Available records:

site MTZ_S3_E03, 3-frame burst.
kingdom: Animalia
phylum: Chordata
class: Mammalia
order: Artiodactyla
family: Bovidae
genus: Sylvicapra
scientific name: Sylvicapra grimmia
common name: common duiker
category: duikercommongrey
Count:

Activity:
Starting with the line that holds "order: Artiodactyla", copy every line through the end of the data above. Reproduce them exactly, with no other material.

Task solution:
order: Artiodactyla
family: Bovidae
genus: Sylvicapra
scientific name: Sylvicapra grimmia
common name: common duiker
category: duikercommongrey
Count:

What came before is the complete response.